ABOUT THIS TASK
Write the records below out again word for word, with the pictures removed.

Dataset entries
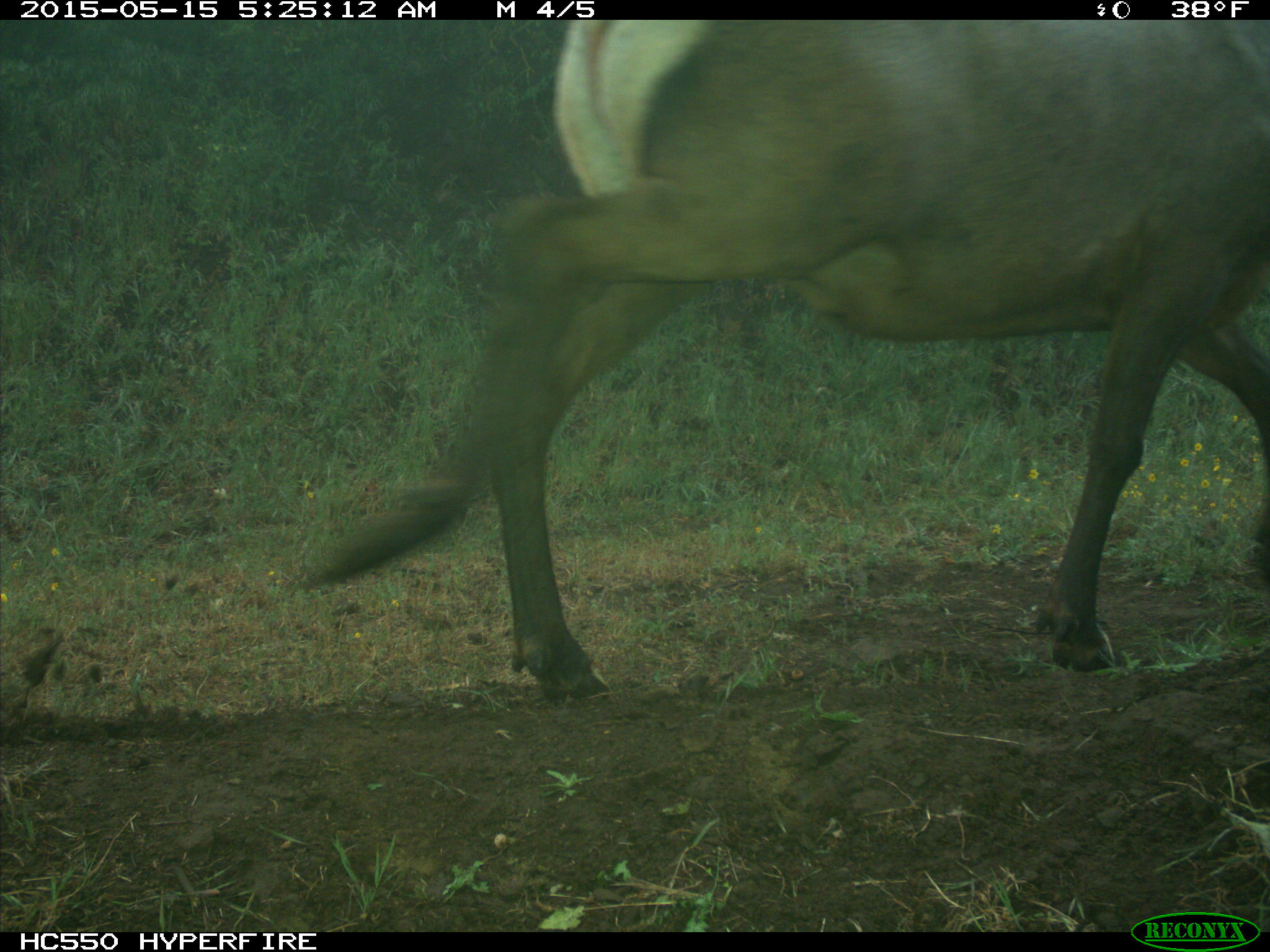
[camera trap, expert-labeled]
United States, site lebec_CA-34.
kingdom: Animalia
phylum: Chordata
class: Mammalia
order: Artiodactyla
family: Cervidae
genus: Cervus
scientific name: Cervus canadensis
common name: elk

RESPONSE TO THE EXERCISE
[camera trap, expert-labeled]
United States, site lebec_CA-34.
kingdom: Animalia
phylum: Chordata
class: Mammalia
order: Artiodactyla
family: Cervidae
genus: Cervus
scientific name: Cervus canadensis
common name: elk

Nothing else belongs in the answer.